**Goals:**
1. In the thread about rings with (n+1)/2 squares, what kind of number does the comment by Jyrki Lahtonen conclude the additive order k of 1 must be?
2. In the thread about rings with (n+1)/2 squares, explain why there can be no repetitions among the squares beyond those coming from pairs (x, −x).
3. In the thread about rings with (n+1)/2 squares, rewrite the text from "Let $k$ be the" to "got stuck here.", changing "invertible" to "a unit".

**Text passage:**
::::::

# Ring with $\frac{n+1}{2}$ squares

Let $R$ be a ring with $n=|R|\geq3$ elements, which has $\frac{n+1}{2}$ squares. Prove that $1+1$ is invertible and $R$ is a field.

I thought that if there are $\frac{n+1}{2}$ squares, then $n+1$ is even, which means $n$ is odd.
Let $k$ be the order of $1$. Obviously, $k|n$, hence $k$ is odd, which implies $(2,n)=1$, resulting that $1+1\neq0,$ i.e. $1+1$ is invertible.

We see that for any $x\in R$, $x\neq-x$, but I got stuck here.

• Is the ring supposed to be commutative? – punctured dusk Mar 9 '17 at 21:45
• It's not said, but I guess we can start by proving it is, since every finite field is commutative. – ztefelina Mar 9 '17 at 21:49
• That's a good start (+1). We clearly have that $x^2=(-x)^2$. As any $(x,-x)$ pair thus produces only one square, it must be that there are no other repetitions among squares (otherwise there will be too few of them). This implies that $k$ must be a prime. For if $k$ has distinct odd prime factors, then (by the Chinese Remainder Theorem), $1$ is the square of at least four distinct elements. Also, if $k$ is divisible by a square of a prime, then $0$ will be the square of more than one element, again contradicting what we learned. So $k$ is an odd prime. – Jyrki Lahtonen Mar 9 '17 at 22:16
• I would argue that you don't know that $n$ is odd because the natural parsing of "if there are ____ squares" would be "at least ___ squares" not "precisely ____ squares.". $\mathbb{Z}$ has $4$ squares. It also has $1000$ squares and $11/2$ squares. – Stella Biderman Mar 9 '17 at 22:40
• So $R$ will be an algebra over $\Bbb{F}_p$ without nilpotent elements. There may be a suitable structure theorem for such beasts allowing us to conclude. But, Morpheus beckons here. Stella's interpretation is also interesting. But, if $R$ is a field of $n=4$ elements, it has four squares, $4\ge (4+1)/2$, but $1+1$ is not invertible. IMHO this is a point in favor of the interpretation that the number of squares should be exactly $(n+1)/2$. It may still be true that if the number of squares is at least $(n+1)/2$, then $R$ is a field. But I'm not sure? Anyway, I don't see a proof. – Jyrki Lahtonen Mar 9 '17 at 22:46

I am assuming the interpretation that the number of squares is exactly $$(n+1)/2$$. As the OP observed, this implies that $$n$$ must be odd, and hence the additive order $$k$$ of $$1$$ is also an odd integer.

::::::

**Data:**

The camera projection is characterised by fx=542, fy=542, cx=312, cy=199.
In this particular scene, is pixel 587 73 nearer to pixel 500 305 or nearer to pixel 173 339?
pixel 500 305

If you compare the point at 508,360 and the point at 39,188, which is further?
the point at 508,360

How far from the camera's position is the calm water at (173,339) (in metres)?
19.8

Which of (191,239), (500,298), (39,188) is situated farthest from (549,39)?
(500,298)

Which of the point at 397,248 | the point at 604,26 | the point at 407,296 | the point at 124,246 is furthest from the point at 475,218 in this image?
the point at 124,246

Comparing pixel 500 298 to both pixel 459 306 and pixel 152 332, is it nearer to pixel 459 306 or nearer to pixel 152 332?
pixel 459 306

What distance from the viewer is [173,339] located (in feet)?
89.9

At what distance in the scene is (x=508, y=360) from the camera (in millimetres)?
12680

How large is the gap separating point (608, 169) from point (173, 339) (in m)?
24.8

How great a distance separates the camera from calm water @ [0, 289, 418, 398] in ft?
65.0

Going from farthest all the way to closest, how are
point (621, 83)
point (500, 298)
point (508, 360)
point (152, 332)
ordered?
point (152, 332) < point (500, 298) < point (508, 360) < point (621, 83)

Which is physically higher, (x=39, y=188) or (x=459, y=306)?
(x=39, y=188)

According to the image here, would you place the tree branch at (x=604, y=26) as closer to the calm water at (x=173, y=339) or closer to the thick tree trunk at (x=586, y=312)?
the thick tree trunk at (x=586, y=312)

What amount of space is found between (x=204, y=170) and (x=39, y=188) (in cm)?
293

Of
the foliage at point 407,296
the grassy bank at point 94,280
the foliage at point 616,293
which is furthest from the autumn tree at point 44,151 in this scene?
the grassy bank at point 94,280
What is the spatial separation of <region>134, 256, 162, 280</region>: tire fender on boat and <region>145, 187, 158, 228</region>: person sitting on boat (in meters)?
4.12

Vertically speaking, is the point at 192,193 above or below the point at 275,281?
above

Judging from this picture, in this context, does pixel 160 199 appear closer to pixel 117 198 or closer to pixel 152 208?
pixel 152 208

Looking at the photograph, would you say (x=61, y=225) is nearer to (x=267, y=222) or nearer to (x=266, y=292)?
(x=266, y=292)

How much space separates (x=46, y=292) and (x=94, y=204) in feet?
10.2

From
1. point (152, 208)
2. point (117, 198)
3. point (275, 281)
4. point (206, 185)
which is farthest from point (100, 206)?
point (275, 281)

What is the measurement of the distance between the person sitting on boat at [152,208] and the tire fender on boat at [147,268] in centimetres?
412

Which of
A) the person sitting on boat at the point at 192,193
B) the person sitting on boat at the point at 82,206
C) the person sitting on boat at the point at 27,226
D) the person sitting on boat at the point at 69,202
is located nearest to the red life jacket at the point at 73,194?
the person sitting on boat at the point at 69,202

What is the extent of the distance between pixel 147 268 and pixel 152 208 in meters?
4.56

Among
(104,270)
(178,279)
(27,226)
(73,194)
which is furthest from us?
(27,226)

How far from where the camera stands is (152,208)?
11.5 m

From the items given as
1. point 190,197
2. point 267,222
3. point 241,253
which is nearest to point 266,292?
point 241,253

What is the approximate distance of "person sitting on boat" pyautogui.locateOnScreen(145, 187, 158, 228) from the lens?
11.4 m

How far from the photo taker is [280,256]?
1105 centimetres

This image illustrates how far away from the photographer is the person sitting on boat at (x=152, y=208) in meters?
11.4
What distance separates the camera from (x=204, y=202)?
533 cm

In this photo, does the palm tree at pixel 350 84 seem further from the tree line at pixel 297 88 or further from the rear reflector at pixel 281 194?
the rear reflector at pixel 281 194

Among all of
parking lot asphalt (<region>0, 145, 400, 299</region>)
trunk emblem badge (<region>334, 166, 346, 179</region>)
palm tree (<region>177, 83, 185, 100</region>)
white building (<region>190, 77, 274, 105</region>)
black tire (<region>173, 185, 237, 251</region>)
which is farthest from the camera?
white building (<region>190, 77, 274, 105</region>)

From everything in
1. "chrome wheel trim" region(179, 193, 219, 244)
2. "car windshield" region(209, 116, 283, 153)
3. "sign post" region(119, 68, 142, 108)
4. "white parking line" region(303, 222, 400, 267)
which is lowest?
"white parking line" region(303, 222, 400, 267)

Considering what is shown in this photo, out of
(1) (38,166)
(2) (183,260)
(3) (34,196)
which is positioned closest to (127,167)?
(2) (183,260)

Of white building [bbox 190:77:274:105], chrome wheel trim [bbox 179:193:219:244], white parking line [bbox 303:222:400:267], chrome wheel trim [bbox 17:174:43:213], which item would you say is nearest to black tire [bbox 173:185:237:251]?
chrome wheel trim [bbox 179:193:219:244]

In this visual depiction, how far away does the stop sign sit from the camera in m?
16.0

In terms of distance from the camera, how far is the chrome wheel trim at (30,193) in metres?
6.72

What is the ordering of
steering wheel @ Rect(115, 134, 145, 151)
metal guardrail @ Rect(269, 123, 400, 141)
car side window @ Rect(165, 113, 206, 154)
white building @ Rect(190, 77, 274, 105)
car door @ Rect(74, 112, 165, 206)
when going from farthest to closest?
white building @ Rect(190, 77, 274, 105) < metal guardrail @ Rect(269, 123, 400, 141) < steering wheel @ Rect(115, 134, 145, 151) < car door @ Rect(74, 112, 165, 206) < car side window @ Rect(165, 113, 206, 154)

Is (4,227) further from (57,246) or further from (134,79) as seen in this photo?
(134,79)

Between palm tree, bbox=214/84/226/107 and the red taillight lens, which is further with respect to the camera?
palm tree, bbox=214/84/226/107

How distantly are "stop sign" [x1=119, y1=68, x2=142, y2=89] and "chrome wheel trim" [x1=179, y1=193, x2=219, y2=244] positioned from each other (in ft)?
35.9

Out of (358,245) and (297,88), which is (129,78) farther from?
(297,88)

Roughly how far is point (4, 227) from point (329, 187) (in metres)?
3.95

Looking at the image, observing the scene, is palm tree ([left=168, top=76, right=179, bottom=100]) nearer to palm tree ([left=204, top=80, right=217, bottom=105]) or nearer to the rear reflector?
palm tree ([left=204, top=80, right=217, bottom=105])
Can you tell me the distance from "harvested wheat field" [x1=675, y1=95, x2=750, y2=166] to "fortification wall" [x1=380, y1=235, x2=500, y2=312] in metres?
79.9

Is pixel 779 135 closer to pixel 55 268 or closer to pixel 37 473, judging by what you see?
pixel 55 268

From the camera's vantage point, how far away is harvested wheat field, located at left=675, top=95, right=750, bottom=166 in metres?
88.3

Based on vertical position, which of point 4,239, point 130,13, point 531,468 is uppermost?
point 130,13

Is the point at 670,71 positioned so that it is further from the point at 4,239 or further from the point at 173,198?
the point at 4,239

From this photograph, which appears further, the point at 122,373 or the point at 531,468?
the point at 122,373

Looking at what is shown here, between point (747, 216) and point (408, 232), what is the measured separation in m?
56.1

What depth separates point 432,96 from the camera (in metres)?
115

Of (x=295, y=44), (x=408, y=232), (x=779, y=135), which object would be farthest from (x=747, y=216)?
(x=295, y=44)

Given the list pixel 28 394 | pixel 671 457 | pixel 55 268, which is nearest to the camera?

::::::

**Responses:**
1. An odd prime.

2. Because x² = (−x)², each pair (x, −x) already produces only one square. Any further repetition among the squares would leave fewer than (n+1)/2 of them.

3.
Let $k$ be the order of $1$. Obviously, $k|n$, hence $k$ is odd, which implies $(2,n)=1$, resulting that $1+1\neq0,$ i.e. $1+1$ is a unit.

We see that for any $x\in R$, $x\neq-x$, but I got stuck here.